Playing with Subtle Color Values in Carolyn Friedlander’s Sessoms Quilt, The Ruby Ruler™ Doesn’t Lie
Every quilt I make right now is scrappy. I just love scrappy. It can work through a large fabric stash really effectively. Quilts made with simple color palettes with just a few colors, or all solids, for example, can completely transform when made using a scrappy sort of “recipe”.

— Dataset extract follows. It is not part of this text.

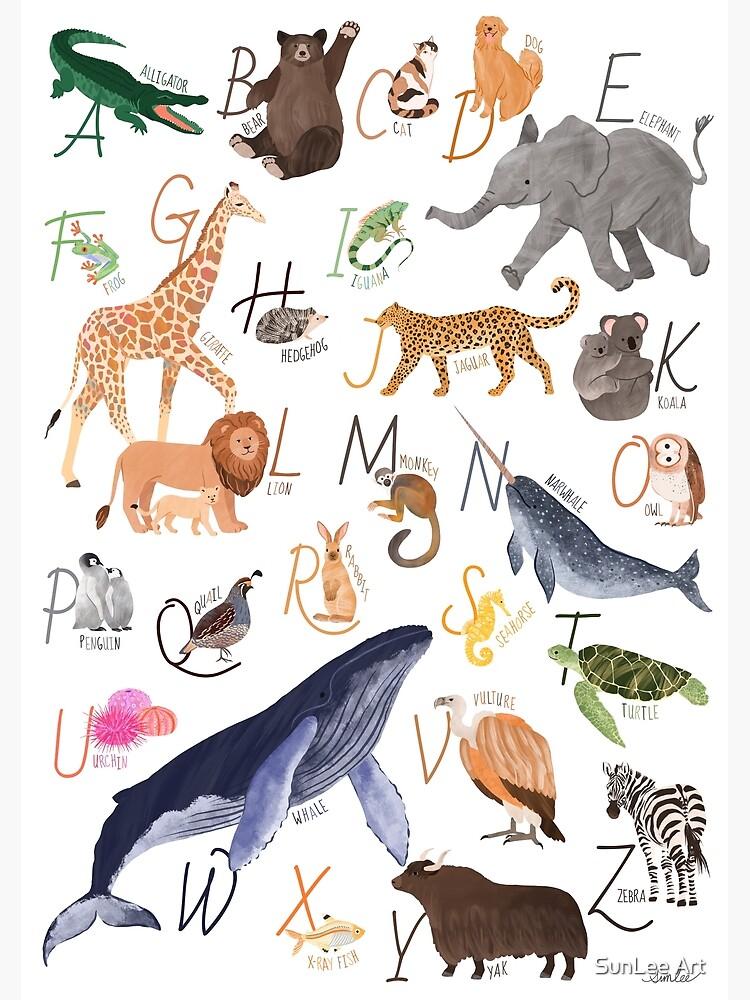Animal Alphabet by sunleeart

I keep a project set up by my sewing machine to work on a little each day. It helps me feel like I’m working towards a goal and making something, especially on those days when I am chained to the computer all day. My current project is Carolyn Friedlander’s Sessoms Quilt pattern. Its a paper pieced pattern, and one that I wanted to use as a basis for playing with color and form. I started out doing a few blocks in a basic color palette of blues and greens, which I thought was pretty. But, I soon got bored of the parameters I’d set for myself (I talk about this at several points in my book– make up rules to follow for each quilt, but break them when you are ready or bored and see where it takes you).

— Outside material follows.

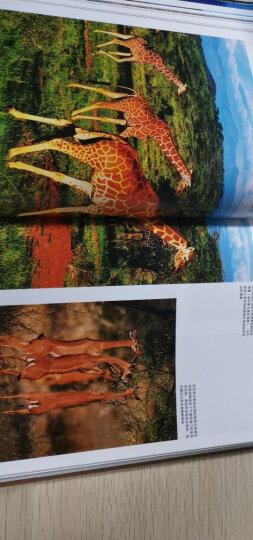 美丽的地球:南美洲 晒单图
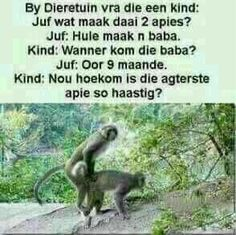 Goeie Nag, Afrikaans Quotes, Funny Pictures, Funny Pics, Funny Quotes, Jokes, Sayings, Funny Phrases, Chistes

Even though this palette is pretty to me, and I could envision a quilt with this mood and feel, I also want to use up my scraps. I know that this palette could potentially have me buying more fabric. My goal for these daily sewing projects that I keep by my sewing machine, at the ready, is to NOT buy more fabric to make them.

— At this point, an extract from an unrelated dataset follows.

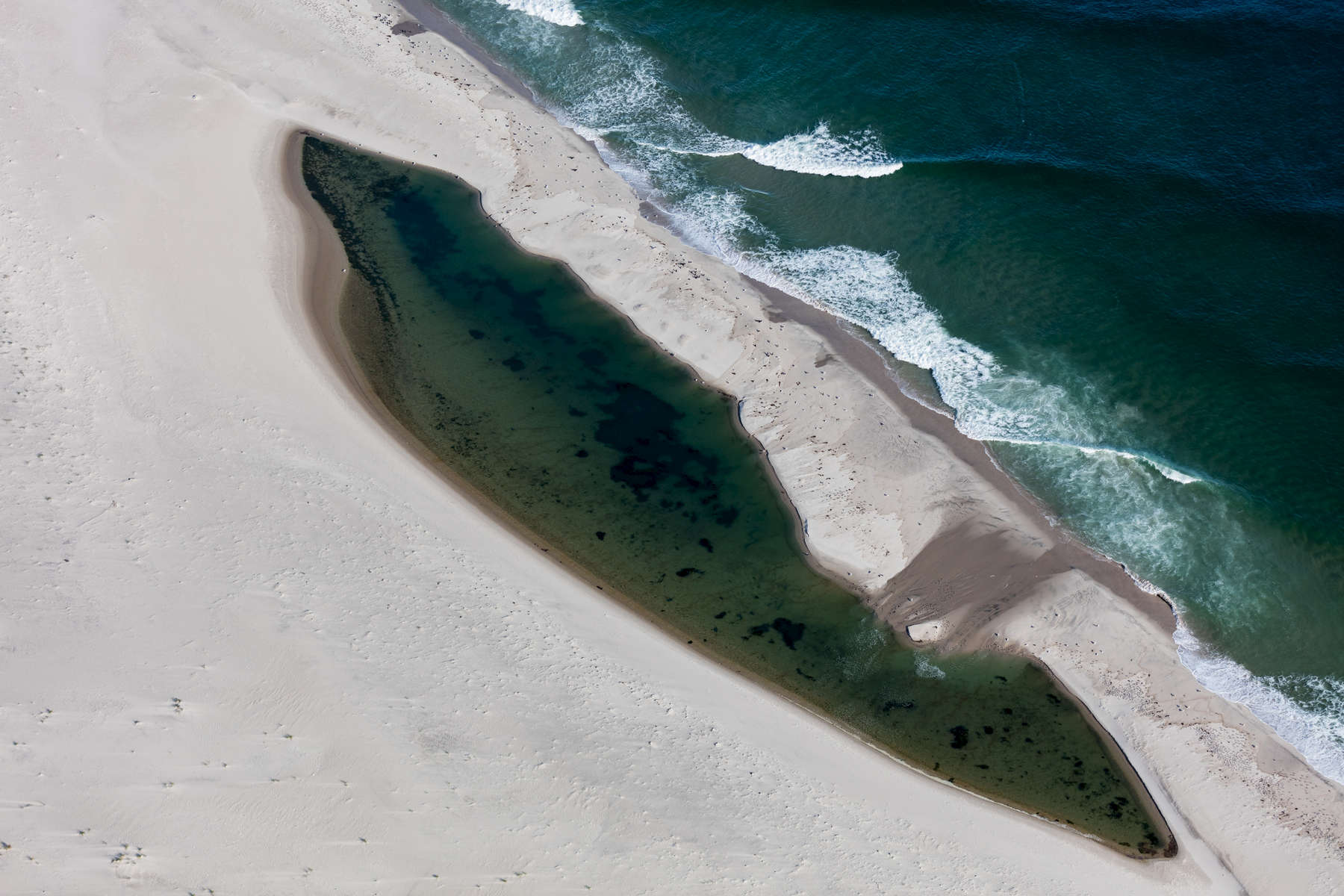 Barrier Island on Barrier Island, Chatham, Massachusetts 2018 (180930-0309)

So I decided to get scrappy.
Getting scrappy with my fabrics also allows me to stretch the value differences between them, really play with light and dark forms in the individual blocks, which I really enjoy. I thought it might be interesting to see how I do this using my Ruby Ruler™.
Dark and light value differences between fabrics is very obvious in a lot of fabrics we use. You don’t need a Ruby Ruler™ to show you those, you can look at them and tell in an instant. The reason I created the Ruby Ruler™ in the first place was to show me the subtle value differences between fabrics which don’t immediately look lighter or darker than each other. The value differences that don’t jump out at you right away are the really interesting value relationships. Playing with these can create dynamic quilt designs.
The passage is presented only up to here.